David set his fork down softly on the white tablecloth and cleared his throat. He’d hoped to finish his lunch before having this conversation, but it seemed silly to trifle now that Aria had teed it up. “Lisa was killed with a neurotoxin. Batrachotoxin to be precise. An injector hidden in her seat was activated by a trip-switch calibrated to her weight, 120 to 130 pounds. It triggered when the attached altimeter indicated that her G650 had crossed into long-range cruising altitude, 45,000 feet. Ironically, it was her attempt to escape that killed her. Hopefully she died in her sleep.”
“You have a contact at the Orange County Sheriff’s Department?” Pierce asked, visibly impressed.
David wetted his throat with a swallow of Champagne. “No. That’s just how I designed it. Her seat, her weight, a long-range flight. Safety measures designed to ensure that there wouldn’t be an innocent victim.”
Pierce’s eyes went wide, then turned toward his steak knife. It was the hefty kind, with a riveted hardwood handle and a sharp serrated edge.
“Same thing with Allison?” Aria asked, her voice strained but steady.
“No. I strapped a canister of anesthetic under her seat and triggered it directly. I was in the car right behind hers. I’d phoned her agent with a fake urgent audition to get her going fast on the right road. She fell asleep and the laws of physics did the rest.”
“She was innocent!” Pierce shouted. “How could you kill that innocent girl?”

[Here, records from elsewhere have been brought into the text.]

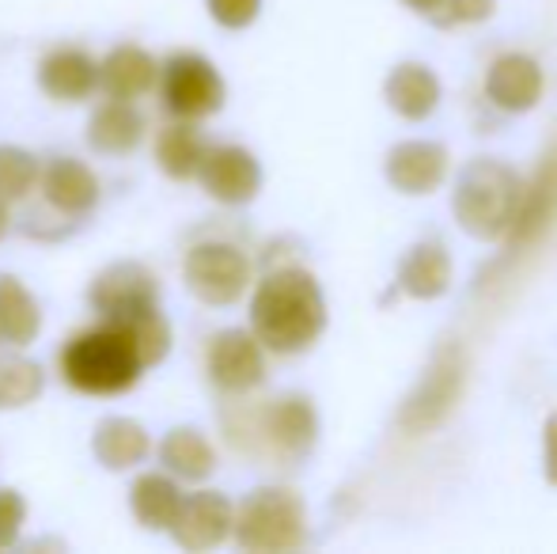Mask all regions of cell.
Here are the masks:
<instances>
[{
    "label": "cell",
    "instance_id": "obj_11",
    "mask_svg": "<svg viewBox=\"0 0 557 554\" xmlns=\"http://www.w3.org/2000/svg\"><path fill=\"white\" fill-rule=\"evenodd\" d=\"M557 221V145L543 156L531 186H523L520 213H516L512 229L505 232V244L512 255H523L554 229Z\"/></svg>",
    "mask_w": 557,
    "mask_h": 554
},
{
    "label": "cell",
    "instance_id": "obj_34",
    "mask_svg": "<svg viewBox=\"0 0 557 554\" xmlns=\"http://www.w3.org/2000/svg\"><path fill=\"white\" fill-rule=\"evenodd\" d=\"M403 4H406V8H413V12H421V15L429 20V15H433L436 8L444 4V0H403Z\"/></svg>",
    "mask_w": 557,
    "mask_h": 554
},
{
    "label": "cell",
    "instance_id": "obj_15",
    "mask_svg": "<svg viewBox=\"0 0 557 554\" xmlns=\"http://www.w3.org/2000/svg\"><path fill=\"white\" fill-rule=\"evenodd\" d=\"M383 171L398 194H433L447 175V148L436 140H403L387 152Z\"/></svg>",
    "mask_w": 557,
    "mask_h": 554
},
{
    "label": "cell",
    "instance_id": "obj_16",
    "mask_svg": "<svg viewBox=\"0 0 557 554\" xmlns=\"http://www.w3.org/2000/svg\"><path fill=\"white\" fill-rule=\"evenodd\" d=\"M38 84L50 99L58 103H84V99L96 96L99 88V61L91 53L65 46V50H53L38 65Z\"/></svg>",
    "mask_w": 557,
    "mask_h": 554
},
{
    "label": "cell",
    "instance_id": "obj_1",
    "mask_svg": "<svg viewBox=\"0 0 557 554\" xmlns=\"http://www.w3.org/2000/svg\"><path fill=\"white\" fill-rule=\"evenodd\" d=\"M250 331L273 354H304L326 331V300L319 281L300 267L273 270L250 296Z\"/></svg>",
    "mask_w": 557,
    "mask_h": 554
},
{
    "label": "cell",
    "instance_id": "obj_31",
    "mask_svg": "<svg viewBox=\"0 0 557 554\" xmlns=\"http://www.w3.org/2000/svg\"><path fill=\"white\" fill-rule=\"evenodd\" d=\"M258 12H262V0H209V15L227 30L250 27L258 20Z\"/></svg>",
    "mask_w": 557,
    "mask_h": 554
},
{
    "label": "cell",
    "instance_id": "obj_2",
    "mask_svg": "<svg viewBox=\"0 0 557 554\" xmlns=\"http://www.w3.org/2000/svg\"><path fill=\"white\" fill-rule=\"evenodd\" d=\"M224 433L247 456L300 464L319 441V415L304 395H281L265 407L239 403L224 410Z\"/></svg>",
    "mask_w": 557,
    "mask_h": 554
},
{
    "label": "cell",
    "instance_id": "obj_26",
    "mask_svg": "<svg viewBox=\"0 0 557 554\" xmlns=\"http://www.w3.org/2000/svg\"><path fill=\"white\" fill-rule=\"evenodd\" d=\"M42 331L38 300L23 288V281L0 274V338L12 346H30Z\"/></svg>",
    "mask_w": 557,
    "mask_h": 554
},
{
    "label": "cell",
    "instance_id": "obj_32",
    "mask_svg": "<svg viewBox=\"0 0 557 554\" xmlns=\"http://www.w3.org/2000/svg\"><path fill=\"white\" fill-rule=\"evenodd\" d=\"M23 520H27V502L15 490H0V547H12L20 540Z\"/></svg>",
    "mask_w": 557,
    "mask_h": 554
},
{
    "label": "cell",
    "instance_id": "obj_25",
    "mask_svg": "<svg viewBox=\"0 0 557 554\" xmlns=\"http://www.w3.org/2000/svg\"><path fill=\"white\" fill-rule=\"evenodd\" d=\"M178 502H183V494H178L175 479L156 475V471L140 475L129 490L133 517H137V525L148 528V532H168L171 520H175V513H178Z\"/></svg>",
    "mask_w": 557,
    "mask_h": 554
},
{
    "label": "cell",
    "instance_id": "obj_24",
    "mask_svg": "<svg viewBox=\"0 0 557 554\" xmlns=\"http://www.w3.org/2000/svg\"><path fill=\"white\" fill-rule=\"evenodd\" d=\"M206 152H209V140L190 119H175L156 137V163L171 178H194L201 171Z\"/></svg>",
    "mask_w": 557,
    "mask_h": 554
},
{
    "label": "cell",
    "instance_id": "obj_28",
    "mask_svg": "<svg viewBox=\"0 0 557 554\" xmlns=\"http://www.w3.org/2000/svg\"><path fill=\"white\" fill-rule=\"evenodd\" d=\"M38 175H42V168H38V160L27 148L0 145V201L27 198L38 186Z\"/></svg>",
    "mask_w": 557,
    "mask_h": 554
},
{
    "label": "cell",
    "instance_id": "obj_27",
    "mask_svg": "<svg viewBox=\"0 0 557 554\" xmlns=\"http://www.w3.org/2000/svg\"><path fill=\"white\" fill-rule=\"evenodd\" d=\"M125 331H129V338H133V346H137V357H140V365H160L163 357H168V349H171V323L160 316V308H148V311H140V316H133V319H125Z\"/></svg>",
    "mask_w": 557,
    "mask_h": 554
},
{
    "label": "cell",
    "instance_id": "obj_22",
    "mask_svg": "<svg viewBox=\"0 0 557 554\" xmlns=\"http://www.w3.org/2000/svg\"><path fill=\"white\" fill-rule=\"evenodd\" d=\"M160 464L183 482H206L216 471V448L206 441V433L178 426L160 441Z\"/></svg>",
    "mask_w": 557,
    "mask_h": 554
},
{
    "label": "cell",
    "instance_id": "obj_10",
    "mask_svg": "<svg viewBox=\"0 0 557 554\" xmlns=\"http://www.w3.org/2000/svg\"><path fill=\"white\" fill-rule=\"evenodd\" d=\"M206 372L224 395H247L265 380V354L255 331H221L206 349Z\"/></svg>",
    "mask_w": 557,
    "mask_h": 554
},
{
    "label": "cell",
    "instance_id": "obj_18",
    "mask_svg": "<svg viewBox=\"0 0 557 554\" xmlns=\"http://www.w3.org/2000/svg\"><path fill=\"white\" fill-rule=\"evenodd\" d=\"M42 183V194L58 213H69V217H84L88 209H96L99 201V178L88 163L81 160H53L50 168L38 175Z\"/></svg>",
    "mask_w": 557,
    "mask_h": 554
},
{
    "label": "cell",
    "instance_id": "obj_13",
    "mask_svg": "<svg viewBox=\"0 0 557 554\" xmlns=\"http://www.w3.org/2000/svg\"><path fill=\"white\" fill-rule=\"evenodd\" d=\"M201 186L209 198L224 201V206H247L258 190H262V168L258 160L239 145H216L201 160Z\"/></svg>",
    "mask_w": 557,
    "mask_h": 554
},
{
    "label": "cell",
    "instance_id": "obj_14",
    "mask_svg": "<svg viewBox=\"0 0 557 554\" xmlns=\"http://www.w3.org/2000/svg\"><path fill=\"white\" fill-rule=\"evenodd\" d=\"M546 76L543 65L528 53H500L497 61L485 73V96H490L493 107L508 114H523L543 99Z\"/></svg>",
    "mask_w": 557,
    "mask_h": 554
},
{
    "label": "cell",
    "instance_id": "obj_20",
    "mask_svg": "<svg viewBox=\"0 0 557 554\" xmlns=\"http://www.w3.org/2000/svg\"><path fill=\"white\" fill-rule=\"evenodd\" d=\"M383 96H387L395 114H403V119H410V122H421L441 103V81L433 76V69L406 61V65H398L395 73L387 76Z\"/></svg>",
    "mask_w": 557,
    "mask_h": 554
},
{
    "label": "cell",
    "instance_id": "obj_21",
    "mask_svg": "<svg viewBox=\"0 0 557 554\" xmlns=\"http://www.w3.org/2000/svg\"><path fill=\"white\" fill-rule=\"evenodd\" d=\"M148 448L152 441H148L145 426L133 418H103L91 436V452L107 471H129L148 456Z\"/></svg>",
    "mask_w": 557,
    "mask_h": 554
},
{
    "label": "cell",
    "instance_id": "obj_30",
    "mask_svg": "<svg viewBox=\"0 0 557 554\" xmlns=\"http://www.w3.org/2000/svg\"><path fill=\"white\" fill-rule=\"evenodd\" d=\"M493 8H497V0H444V4L429 15V23L444 30L467 27V23H485L493 15Z\"/></svg>",
    "mask_w": 557,
    "mask_h": 554
},
{
    "label": "cell",
    "instance_id": "obj_33",
    "mask_svg": "<svg viewBox=\"0 0 557 554\" xmlns=\"http://www.w3.org/2000/svg\"><path fill=\"white\" fill-rule=\"evenodd\" d=\"M543 467H546V482L557 487V410L543 426Z\"/></svg>",
    "mask_w": 557,
    "mask_h": 554
},
{
    "label": "cell",
    "instance_id": "obj_23",
    "mask_svg": "<svg viewBox=\"0 0 557 554\" xmlns=\"http://www.w3.org/2000/svg\"><path fill=\"white\" fill-rule=\"evenodd\" d=\"M145 137V119L133 103L125 99H111L107 107H99L96 119L88 122V145L96 152H107V156H125L140 145Z\"/></svg>",
    "mask_w": 557,
    "mask_h": 554
},
{
    "label": "cell",
    "instance_id": "obj_6",
    "mask_svg": "<svg viewBox=\"0 0 557 554\" xmlns=\"http://www.w3.org/2000/svg\"><path fill=\"white\" fill-rule=\"evenodd\" d=\"M467 372H470V361L459 342H447V346L436 349L425 377H421V384L413 387L410 399L398 410V429L410 436H425V433H433V429H441L444 421L451 418L462 392H467Z\"/></svg>",
    "mask_w": 557,
    "mask_h": 554
},
{
    "label": "cell",
    "instance_id": "obj_7",
    "mask_svg": "<svg viewBox=\"0 0 557 554\" xmlns=\"http://www.w3.org/2000/svg\"><path fill=\"white\" fill-rule=\"evenodd\" d=\"M160 96L175 119H209L224 107V76L201 53H175L160 65Z\"/></svg>",
    "mask_w": 557,
    "mask_h": 554
},
{
    "label": "cell",
    "instance_id": "obj_35",
    "mask_svg": "<svg viewBox=\"0 0 557 554\" xmlns=\"http://www.w3.org/2000/svg\"><path fill=\"white\" fill-rule=\"evenodd\" d=\"M8 221H12V217H8V201H0V239L8 236Z\"/></svg>",
    "mask_w": 557,
    "mask_h": 554
},
{
    "label": "cell",
    "instance_id": "obj_19",
    "mask_svg": "<svg viewBox=\"0 0 557 554\" xmlns=\"http://www.w3.org/2000/svg\"><path fill=\"white\" fill-rule=\"evenodd\" d=\"M451 285V255L441 239H425V244L410 247L406 259L398 262V288L413 300H436Z\"/></svg>",
    "mask_w": 557,
    "mask_h": 554
},
{
    "label": "cell",
    "instance_id": "obj_5",
    "mask_svg": "<svg viewBox=\"0 0 557 554\" xmlns=\"http://www.w3.org/2000/svg\"><path fill=\"white\" fill-rule=\"evenodd\" d=\"M232 532L243 551H296L308 540V513H304L300 494H293L285 487H262L243 497V505L232 517Z\"/></svg>",
    "mask_w": 557,
    "mask_h": 554
},
{
    "label": "cell",
    "instance_id": "obj_29",
    "mask_svg": "<svg viewBox=\"0 0 557 554\" xmlns=\"http://www.w3.org/2000/svg\"><path fill=\"white\" fill-rule=\"evenodd\" d=\"M42 392V369L23 357L0 361V407H27Z\"/></svg>",
    "mask_w": 557,
    "mask_h": 554
},
{
    "label": "cell",
    "instance_id": "obj_3",
    "mask_svg": "<svg viewBox=\"0 0 557 554\" xmlns=\"http://www.w3.org/2000/svg\"><path fill=\"white\" fill-rule=\"evenodd\" d=\"M520 198L523 178L508 163L482 156V160H470L459 171L451 213L467 236L482 239V244H497L512 229L516 213H520Z\"/></svg>",
    "mask_w": 557,
    "mask_h": 554
},
{
    "label": "cell",
    "instance_id": "obj_12",
    "mask_svg": "<svg viewBox=\"0 0 557 554\" xmlns=\"http://www.w3.org/2000/svg\"><path fill=\"white\" fill-rule=\"evenodd\" d=\"M232 517L235 509L221 490H198V494L178 502V513L168 532L186 551H213L232 535Z\"/></svg>",
    "mask_w": 557,
    "mask_h": 554
},
{
    "label": "cell",
    "instance_id": "obj_8",
    "mask_svg": "<svg viewBox=\"0 0 557 554\" xmlns=\"http://www.w3.org/2000/svg\"><path fill=\"white\" fill-rule=\"evenodd\" d=\"M183 274L201 304L227 308L250 285V259L232 244H198L186 251Z\"/></svg>",
    "mask_w": 557,
    "mask_h": 554
},
{
    "label": "cell",
    "instance_id": "obj_4",
    "mask_svg": "<svg viewBox=\"0 0 557 554\" xmlns=\"http://www.w3.org/2000/svg\"><path fill=\"white\" fill-rule=\"evenodd\" d=\"M140 372L145 365L122 323L103 319V327L81 331L61 349V377L84 395H122L137 384Z\"/></svg>",
    "mask_w": 557,
    "mask_h": 554
},
{
    "label": "cell",
    "instance_id": "obj_17",
    "mask_svg": "<svg viewBox=\"0 0 557 554\" xmlns=\"http://www.w3.org/2000/svg\"><path fill=\"white\" fill-rule=\"evenodd\" d=\"M160 84V65L148 50L140 46H114L103 61H99V88L111 99H133L148 96Z\"/></svg>",
    "mask_w": 557,
    "mask_h": 554
},
{
    "label": "cell",
    "instance_id": "obj_9",
    "mask_svg": "<svg viewBox=\"0 0 557 554\" xmlns=\"http://www.w3.org/2000/svg\"><path fill=\"white\" fill-rule=\"evenodd\" d=\"M88 300L107 323H125L140 311L160 308V281L140 262H114L91 281Z\"/></svg>",
    "mask_w": 557,
    "mask_h": 554
}]
</instances>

David wiped his lips with a linen napkin. “None of us are innocent, Pierce. Twenty years ago, we killed Kirsten to keep our secret. This year we plotted to kill nine more people to maintain it. In another twenty years, we’d have done it again. Ad infinitum. We’re all mass murderers.”
Pierce grabbed the knife.
David looked directly into his bulging eyes. “And what are we giving the world in exchange?”
Pierce gritted his teeth, but stayed silent.